Dataset entries
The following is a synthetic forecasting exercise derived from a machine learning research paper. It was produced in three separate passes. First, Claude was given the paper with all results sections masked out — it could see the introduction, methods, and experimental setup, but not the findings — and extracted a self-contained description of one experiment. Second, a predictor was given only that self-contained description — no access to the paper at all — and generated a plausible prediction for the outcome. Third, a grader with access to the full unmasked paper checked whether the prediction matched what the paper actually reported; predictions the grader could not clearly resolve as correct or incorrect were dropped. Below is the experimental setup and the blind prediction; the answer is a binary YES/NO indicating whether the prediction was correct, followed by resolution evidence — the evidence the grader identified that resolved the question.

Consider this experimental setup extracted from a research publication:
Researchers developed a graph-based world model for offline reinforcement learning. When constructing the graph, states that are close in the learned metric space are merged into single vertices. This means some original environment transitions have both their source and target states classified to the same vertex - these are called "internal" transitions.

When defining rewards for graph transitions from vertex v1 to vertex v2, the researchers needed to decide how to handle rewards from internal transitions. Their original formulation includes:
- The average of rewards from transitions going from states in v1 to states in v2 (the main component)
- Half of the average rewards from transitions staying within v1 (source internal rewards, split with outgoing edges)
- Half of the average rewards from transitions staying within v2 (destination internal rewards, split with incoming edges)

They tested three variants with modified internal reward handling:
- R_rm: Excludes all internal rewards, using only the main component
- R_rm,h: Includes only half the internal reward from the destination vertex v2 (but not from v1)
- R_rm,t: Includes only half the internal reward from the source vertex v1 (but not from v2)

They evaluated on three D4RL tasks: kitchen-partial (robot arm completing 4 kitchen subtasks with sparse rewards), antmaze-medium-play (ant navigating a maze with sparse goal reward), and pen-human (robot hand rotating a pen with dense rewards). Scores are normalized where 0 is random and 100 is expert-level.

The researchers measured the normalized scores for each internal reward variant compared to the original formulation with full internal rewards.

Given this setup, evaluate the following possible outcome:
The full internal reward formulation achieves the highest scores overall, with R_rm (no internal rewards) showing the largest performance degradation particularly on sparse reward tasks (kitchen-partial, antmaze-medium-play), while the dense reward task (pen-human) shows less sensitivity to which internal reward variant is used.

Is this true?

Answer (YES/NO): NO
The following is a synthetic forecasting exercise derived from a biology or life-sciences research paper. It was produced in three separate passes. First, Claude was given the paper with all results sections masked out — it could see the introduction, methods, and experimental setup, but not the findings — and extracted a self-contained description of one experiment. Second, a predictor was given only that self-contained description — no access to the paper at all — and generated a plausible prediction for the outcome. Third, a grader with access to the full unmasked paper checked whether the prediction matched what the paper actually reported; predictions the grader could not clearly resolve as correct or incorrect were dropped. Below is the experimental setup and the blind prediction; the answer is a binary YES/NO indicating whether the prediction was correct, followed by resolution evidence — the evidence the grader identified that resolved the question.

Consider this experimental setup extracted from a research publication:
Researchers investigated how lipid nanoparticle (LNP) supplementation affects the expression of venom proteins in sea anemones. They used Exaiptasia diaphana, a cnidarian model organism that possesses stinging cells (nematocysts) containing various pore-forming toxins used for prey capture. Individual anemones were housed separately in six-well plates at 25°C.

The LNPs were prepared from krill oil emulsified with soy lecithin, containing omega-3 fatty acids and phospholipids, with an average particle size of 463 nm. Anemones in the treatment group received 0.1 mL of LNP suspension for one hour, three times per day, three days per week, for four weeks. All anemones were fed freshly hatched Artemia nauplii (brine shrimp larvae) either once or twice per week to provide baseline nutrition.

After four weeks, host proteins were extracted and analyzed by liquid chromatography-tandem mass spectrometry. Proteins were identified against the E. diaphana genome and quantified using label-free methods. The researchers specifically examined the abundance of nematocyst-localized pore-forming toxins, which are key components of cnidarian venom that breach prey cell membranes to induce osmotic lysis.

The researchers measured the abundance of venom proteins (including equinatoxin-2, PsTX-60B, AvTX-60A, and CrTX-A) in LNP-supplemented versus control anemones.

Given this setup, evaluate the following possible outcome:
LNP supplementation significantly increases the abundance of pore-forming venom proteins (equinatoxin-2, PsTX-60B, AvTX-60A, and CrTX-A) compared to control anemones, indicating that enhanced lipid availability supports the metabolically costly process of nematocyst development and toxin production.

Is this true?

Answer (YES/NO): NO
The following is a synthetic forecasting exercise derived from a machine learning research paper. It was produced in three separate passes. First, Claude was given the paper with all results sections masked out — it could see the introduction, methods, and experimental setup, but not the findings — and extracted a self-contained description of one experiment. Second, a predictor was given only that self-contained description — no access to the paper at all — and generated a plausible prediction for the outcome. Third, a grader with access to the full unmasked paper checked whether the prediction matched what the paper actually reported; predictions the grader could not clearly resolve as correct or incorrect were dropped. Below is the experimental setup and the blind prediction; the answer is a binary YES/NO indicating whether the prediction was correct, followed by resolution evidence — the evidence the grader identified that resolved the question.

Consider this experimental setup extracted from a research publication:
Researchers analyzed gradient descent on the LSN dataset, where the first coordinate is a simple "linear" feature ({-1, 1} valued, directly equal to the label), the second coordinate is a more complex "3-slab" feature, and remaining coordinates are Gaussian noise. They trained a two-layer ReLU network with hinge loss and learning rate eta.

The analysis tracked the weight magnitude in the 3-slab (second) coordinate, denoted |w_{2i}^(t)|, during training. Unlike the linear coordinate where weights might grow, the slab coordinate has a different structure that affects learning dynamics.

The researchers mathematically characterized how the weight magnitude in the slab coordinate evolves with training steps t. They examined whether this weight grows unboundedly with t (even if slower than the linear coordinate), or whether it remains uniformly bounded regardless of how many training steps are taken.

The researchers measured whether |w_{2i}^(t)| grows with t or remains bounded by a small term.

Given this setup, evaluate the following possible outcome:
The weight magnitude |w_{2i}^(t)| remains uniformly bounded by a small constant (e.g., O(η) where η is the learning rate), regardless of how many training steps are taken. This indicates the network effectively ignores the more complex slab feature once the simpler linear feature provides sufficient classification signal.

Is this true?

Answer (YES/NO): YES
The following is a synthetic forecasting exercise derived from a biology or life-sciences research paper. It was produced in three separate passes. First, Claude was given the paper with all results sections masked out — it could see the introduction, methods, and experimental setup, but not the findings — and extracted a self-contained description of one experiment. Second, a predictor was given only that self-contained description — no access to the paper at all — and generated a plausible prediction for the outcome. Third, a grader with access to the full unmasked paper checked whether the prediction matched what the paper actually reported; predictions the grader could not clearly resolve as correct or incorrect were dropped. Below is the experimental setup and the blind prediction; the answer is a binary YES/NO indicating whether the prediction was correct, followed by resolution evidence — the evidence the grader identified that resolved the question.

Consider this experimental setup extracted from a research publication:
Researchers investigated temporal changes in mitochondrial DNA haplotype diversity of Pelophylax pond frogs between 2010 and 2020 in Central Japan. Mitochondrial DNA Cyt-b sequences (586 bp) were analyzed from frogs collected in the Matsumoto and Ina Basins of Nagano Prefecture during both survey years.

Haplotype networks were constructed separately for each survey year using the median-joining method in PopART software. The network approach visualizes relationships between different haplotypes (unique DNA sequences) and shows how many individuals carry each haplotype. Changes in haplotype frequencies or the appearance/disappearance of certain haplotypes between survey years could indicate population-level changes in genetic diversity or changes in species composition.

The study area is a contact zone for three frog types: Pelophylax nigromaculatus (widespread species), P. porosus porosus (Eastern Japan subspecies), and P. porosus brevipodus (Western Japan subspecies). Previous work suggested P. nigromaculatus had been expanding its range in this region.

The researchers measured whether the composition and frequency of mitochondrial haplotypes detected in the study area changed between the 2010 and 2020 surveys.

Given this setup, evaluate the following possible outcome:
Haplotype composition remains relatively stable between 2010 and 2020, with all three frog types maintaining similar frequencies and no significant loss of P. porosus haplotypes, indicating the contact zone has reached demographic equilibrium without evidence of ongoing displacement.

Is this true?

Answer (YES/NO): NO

→ **TASK PROMPT**:
Could every entry be given again exactly, with no line skipped?

→ **WRITTEN SOLUTION**:
The following is a synthetic forecasting exercise derived from a machine learning research paper. It was produced in three separate passes. First, Claude was given the paper with all results sections masked out — it could see the introduction, methods, and experimental setup, but not the findings — and extracted a self-contained description of one experiment. Second, a predictor was given only that self-contained description — no access to the paper at all — and generated a plausible prediction for the outcome. Third, a grader with access to the full unmasked paper checked whether the prediction matched what the paper actually reported; predictions the grader could not clearly resolve as correct or incorrect were dropped. Below is the experimental setup and the blind prediction; the answer is a binary YES/NO indicating whether the prediction was correct, followed by resolution evidence — the evidence the grader identified that resolved the question.

Consider this experimental setup extracted from a research publication:
Researchers developed a graph-based world model for offline reinforcement learning. When constructing the graph, states that are close in the learned metric space are merged into single vertices. This means some original environment transitions have both their source and target states classified to the same vertex - these are called "internal" transitions.

When defining rewards for graph transitions from vertex v1 to vertex v2, the researchers needed to decide how to handle rewards from internal transitions. Their original formulation includes:
- The average of rewards from transitions going from states in v1 to states in v2 (the main component)
- Half of the average rewards from transitions staying within v1 (source internal rewards, split with outgoing edges)
- Half of the average rewards from transitions staying within v2 (destination internal rewards, split with incoming edges)

They tested three variants with modified internal reward handling:
- R_rm: Excludes all internal rewards, using only the main component
- R_rm,h: Includes only half the internal reward from the destination vertex v2 (but not from v1)
- R_rm,t: Includes only half the internal reward from the source vertex v1 (but not from v2)

They evaluated on three D4RL tasks: kitchen-partial (robot arm completing 4 kitchen subtasks with sparse rewards), antmaze-medium-play (ant navigating a maze with sparse goal reward), and pen-human (robot hand rotating a pen with dense rewards). Scores are normalized where 0 is random and 100 is expert-level.

The researchers measured the normalized scores for each internal reward variant compared to the original formulation with full internal rewards.

Given this setup, evaluate the following possible outcome:
The full internal reward formulation achieves the highest scores overall, with R_rm (no internal rewards) showing the largest performance degradation particularly on sparse reward tasks (kitchen-partial, antmaze-medium-play), while the dense reward task (pen-human) shows less sensitivity to which internal reward variant is used.

Is this true?

Answer (YES/NO): NO
The following is a synthetic forecasting exercise derived from a biology or life-sciences research paper. It was produced in three separate passes. First, Claude was given the paper with all results sections masked out — it could see the introduction, methods, and experimental setup, but not the findings — and extracted a self-contained description of one experiment. Second, a predictor was given only that self-contained description — no access to the paper at all — and generated a plausible prediction for the outcome. Third, a grader with access to the full unmasked paper checked whether the prediction matched what the paper actually reported; predictions the grader could not clearly resolve as correct or incorrect were dropped. Below is the experimental setup and the blind prediction; the answer is a binary YES/NO indicating whether the prediction was correct, followed by resolution evidence — the evidence the grader identified that resolved the question.

Consider this experimental setup extracted from a research publication:
Researchers investigated how lipid nanoparticle (LNP) supplementation affects the expression of venom proteins in sea anemones. They used Exaiptasia diaphana, a cnidarian model organism that possesses stinging cells (nematocysts) containing various pore-forming toxins used for prey capture. Individual anemones were housed separately in six-well plates at 25°C.

The LNPs were prepared from krill oil emulsified with soy lecithin, containing omega-3 fatty acids and phospholipids, with an average particle size of 463 nm. Anemones in the treatment group received 0.1 mL of LNP suspension for one hour, three times per day, three days per week, for four weeks. All anemones were fed freshly hatched Artemia nauplii (brine shrimp larvae) either once or twice per week to provide baseline nutrition.

After four weeks, host proteins were extracted and analyzed by liquid chromatography-tandem mass spectrometry. Proteins were identified against the E. diaphana genome and quantified using label-free methods. The researchers specifically examined the abundance of nematocyst-localized pore-forming toxins, which are key components of cnidarian venom that breach prey cell membranes to induce osmotic lysis.

The researchers measured the abundance of venom proteins (including equinatoxin-2, PsTX-60B, AvTX-60A, and CrTX-A) in LNP-supplemented versus control anemones.

Given this setup, evaluate the following possible outcome:
LNP supplementation significantly increases the abundance of pore-forming venom proteins (equinatoxin-2, PsTX-60B, AvTX-60A, and CrTX-A) compared to control anemones, indicating that enhanced lipid availability supports the metabolically costly process of nematocyst development and toxin production.

Is this true?

Answer (YES/NO): NO
The following is a synthetic forecasting exercise derived from a machine learning research paper. It was produced in three separate passes. First, Claude was given the paper with all results sections masked out — it could see the introduction, methods, and experimental setup, but not the findings — and extracted a self-contained description of one experiment. Second, a predictor was given only that self-contained description — no access to the paper at all — and generated a plausible prediction for the outcome. Third, a grader with access to the full unmasked paper checked whether the prediction matched what the paper actually reported; predictions the grader could not clearly resolve as correct or incorrect were dropped. Below is the experimental setup and the blind prediction; the answer is a binary YES/NO indicating whether the prediction was correct, followed by resolution evidence — the evidence the grader identified that resolved the question.

Consider this experimental setup extracted from a research publication:
Researchers analyzed gradient descent on the LSN dataset, where the first coordinate is a simple "linear" feature ({-1, 1} valued, directly equal to the label), the second coordinate is a more complex "3-slab" feature, and remaining coordinates are Gaussian noise. They trained a two-layer ReLU network with hinge loss and learning rate eta.

The analysis tracked the weight magnitude in the 3-slab (second) coordinate, denoted |w_{2i}^(t)|, during training. Unlike the linear coordinate where weights might grow, the slab coordinate has a different structure that affects learning dynamics.

The researchers mathematically characterized how the weight magnitude in the slab coordinate evolves with training steps t. They examined whether this weight grows unboundedly with t (even if slower than the linear coordinate), or whether it remains uniformly bounded regardless of how many training steps are taken.

The researchers measured whether |w_{2i}^(t)| grows with t or remains bounded by a small term.

Given this setup, evaluate the following possible outcome:
The weight magnitude |w_{2i}^(t)| remains uniformly bounded by a small constant (e.g., O(η) where η is the learning rate), regardless of how many training steps are taken. This indicates the network effectively ignores the more complex slab feature once the simpler linear feature provides sufficient classification signal.

Is this true?

Answer (YES/NO): YES
The following is a synthetic forecasting exercise derived from a biology or life-sciences research paper. It was produced in three separate passes. First, Claude was given the paper with all results sections masked out — it could see the introduction, methods, and experimental setup, but not the findings — and extracted a self-contained description of one experiment. Second, a predictor was given only that self-contained description — no access to the paper at all — and generated a plausible prediction for the outcome. Third, a grader with access to the full unmasked paper checked whether the prediction matched what the paper actually reported; predictions the grader could not clearly resolve as correct or incorrect were dropped. Below is the experimental setup and the blind prediction; the answer is a binary YES/NO indicating whether the prediction was correct, followed by resolution evidence — the evidence the grader identified that resolved the question.

Consider this experimental setup extracted from a research publication:
Researchers investigated temporal changes in mitochondrial DNA haplotype diversity of Pelophylax pond frogs between 2010 and 2020 in Central Japan. Mitochondrial DNA Cyt-b sequences (586 bp) were analyzed from frogs collected in the Matsumoto and Ina Basins of Nagano Prefecture during both survey years.

Haplotype networks were constructed separately for each survey year using the median-joining method in PopART software. The network approach visualizes relationships between different haplotypes (unique DNA sequences) and shows how many individuals carry each haplotype. Changes in haplotype frequencies or the appearance/disappearance of certain haplotypes between survey years could indicate population-level changes in genetic diversity or changes in species composition.

The study area is a contact zone for three frog types: Pelophylax nigromaculatus (widespread species), P. porosus porosus (Eastern Japan subspecies), and P. porosus brevipodus (Western Japan subspecies). Previous work suggested P. nigromaculatus had been expanding its range in this region.

The researchers measured whether the composition and frequency of mitochondrial haplotypes detected in the study area changed between the 2010 and 2020 surveys.

Given this setup, evaluate the following possible outcome:
Haplotype composition remains relatively stable between 2010 and 2020, with all three frog types maintaining similar frequencies and no significant loss of P. porosus haplotypes, indicating the contact zone has reached demographic equilibrium without evidence of ongoing displacement.

Is this true?

Answer (YES/NO): NO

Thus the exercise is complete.